Third problem is absence of callcc (which is implemented with green
thread scheme) ... for some people :)
Programming on native thread has own difficulty. For example, on MacOS
X, exec() doesn't work (cause exception) if other threads are running
(one of portability problem). If we find critical problems on native
thread, I will make green thread version on trunk (YARV).
-
Are there plans to support other threading models in the future?
- Matz:
-
Other threading model, no. Win32 threads and pthreads are enough
burden for us to support. There might be other features to support
parallelism in the future, for example light-weight process a la
Erlang.
Koichi may have other idea(s) about supporting concurrency, such as
Multi-VM since he is the expert on it.
-
- ko1:
-
Parallel computing with Ruby is one of my main concern. There are some
way to do it, but running Ruby threads in parallel (without Giant VM
Lock) on a process is too difficult to support current C extension
libraries because of their synchronization problems.
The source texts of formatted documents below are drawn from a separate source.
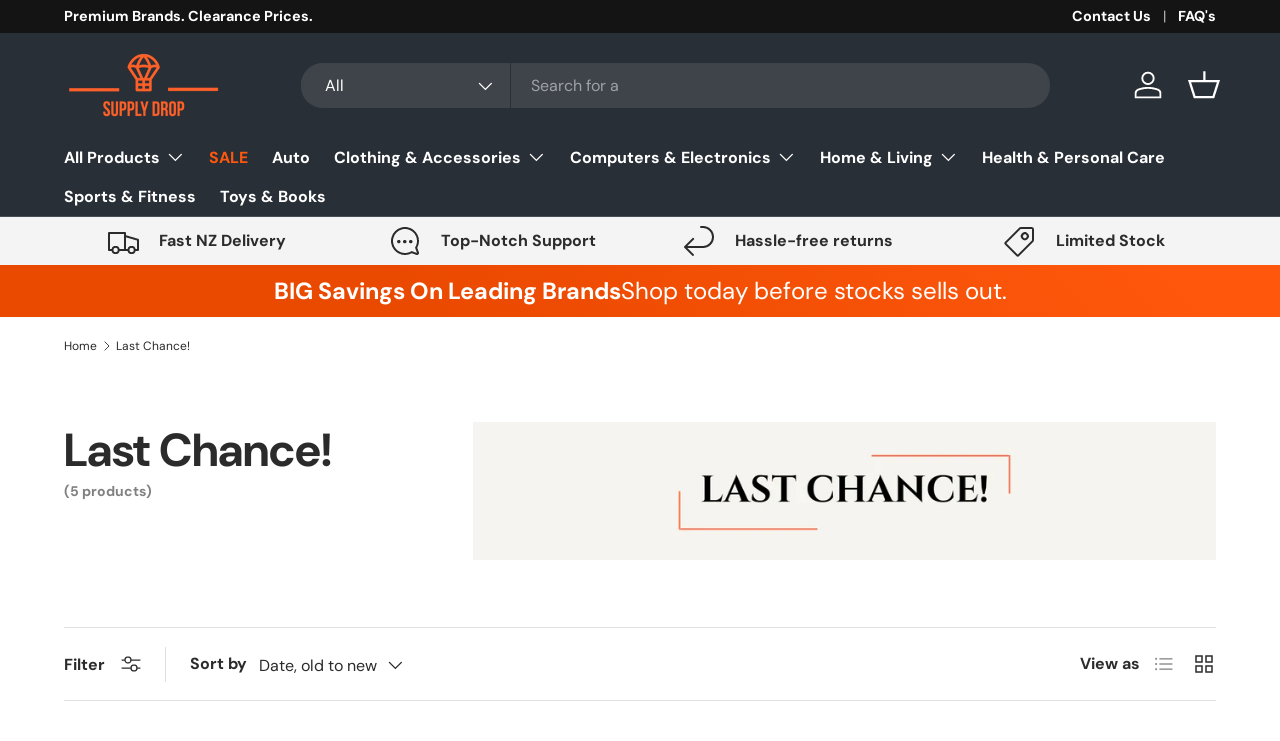

--- FILE ---
content_type: text/plain; charset=utf-8
request_url: https://sprout-app.thegoodapi.com/app/assets/cdn_key?shop_name=supply-drop-4323.myshopify.com
body_size: -543
content:
d4e02a39-2e18-4b16-ab1c-1b2c5c0d297a

--- FILE ---
content_type: text/plain; charset=utf-8
request_url: https://sprout-app.thegoodapi.com/app/assets/cdn_key?shop_name=supply-drop-4323.myshopify.com
body_size: -544
content:
d4e02a39-2e18-4b16-ab1c-1b2c5c0d297a

--- FILE ---
content_type: image/svg+xml
request_url: https://sprout-app.thegoodapi.com/app/badges/tree_count?shop=supply-drop-4323.myshopify.com&locale=en&cdn_key=d4e02a39-2e18-4b16-ab1c-1b2c5c0d297a
body_size: -97
content:
<div style="background: url(https://sprout-app.thegoodapi.com/treeshop-app-assets/total-counted-section-backround.jpeg?fm=webp&auto=format&w=1000); background-repeat: no-repeat; background-size: cover; background-position: center; background-color: #1CC39C;">
	<div style="background: rgba(0,0,0,0.5); height:100%;">
	  <div style="display:flex; flex-wrap:wrap; align-items: center; justify-content: center; height:100%; font-family:var(--font-heading-family); color:white; padding:80px 60px;">
		<div style="line-height:160%; text-align:center; width:100%; margin:0 0 20px 0; font-size:32px; color:white;">Our environmental impact</div>
		<div style="line-height:180%; text-align:center; margin:30px 60px 0px 60px;"><span style="font-size:48px;color:white;">5734</span><br /><span style="font-size:16px; color:white;">trees planted</span>
		</div>
	  </div>
	</div>
  </div>

--- FILE ---
content_type: text/plain; charset=utf-8
request_url: https://sprout-app.thegoodapi.com/app/customer_active_topup?shopName=supply-drop-4323.myshopify.com&cdn_key=d4e02a39-2e18-4b16-ab1c-1b2c5c0d297a
body_size: -434
content:
{"customerPlantingEnabled":true,"partialFulfillment":false,"productID":7226641383563,"varID":41742094893195}

--- FILE ---
content_type: text/plain; charset=utf-8
request_url: https://sprout-app.thegoodapi.com/app/assets/cdn_key?shop_name=supply-drop-4323.myshopify.com
body_size: -219
content:
d4e02a39-2e18-4b16-ab1c-1b2c5c0d297a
As matz say, if we have multiple VM instance on a process, these VMs can
be run in parallel. I'll work on that theme in the near future (as my
research topic).
BTW, I wrote on last question, if there are many many problems on native
threads, I'll implement green thread. As you know, it's has some
benefit against native thread (lightweight thread creation, etc). It
will be lovely hack (FYI. my graduation thesis is to implement userlevel
thread library on our specific SMT CPU).
... Does anyone have interest to implement it?
-
I would like to see another group spin-off immediately to address High Performance Ruby. YARV's 3 fold gain is an incredible feat of solitary hacking, but the price is too high. Ruby's future is at risk of becoming irrelevant as 2, 4, and soon 8 core solutions become common place. YARV's value delivered over time is being rapidly outpaced by the change in semiconductor computational scaling. Each core doubling halves any speadup gain YARV offers. Many language competitors (fortress, erlang, haskell, scala, ...) all offer solutions to this problem now.
Industry is not very forgiving, and rarely gives out second chances. Ruby has a chance to become a mainstream solution thanks to Rails showing a wider audience how wonderfully productive the language is. Either Ruby moves forward to match competition, or it becomes a really cool has been.
Does anyone else see this as the defining moment of Ruby's future?
It was so sad to read this article. So sad to see the official ruby development purposefully repeating the same mistakes made by python.
It's not too late to switch back. Green threads can be made to work in an efficient matter, one needs to look no further then erlang and scala for examples.
I too predict many people will leave ruby once YARV comes out and these limitations become set in stone.
jherber,
I really disagree with your statement that "Ruby's future is at risk of becoming irrelevant as [multi] core solutions become common place". I deal with both Erlang and Ruby regularly and really it comes down to the best tool for the job. For everyday hacking uses, Ruby as it stands (with the ability to mixin any C code) works exceptionally well.
For the extenuating circumstances that require concurrency, simply change Ruby interpreters to something like JRuby (though I've never used java.util.concurrent though personally) or build a system that plays on the benefits of Erlang and Ruby both, using inter-process communication to hand off tasks in an RPC-esque model.
I think Matz and ko1 are heading in the right direction and the "concurrent Ruby" issue ignores the more important pragmatic approach to solving most problems.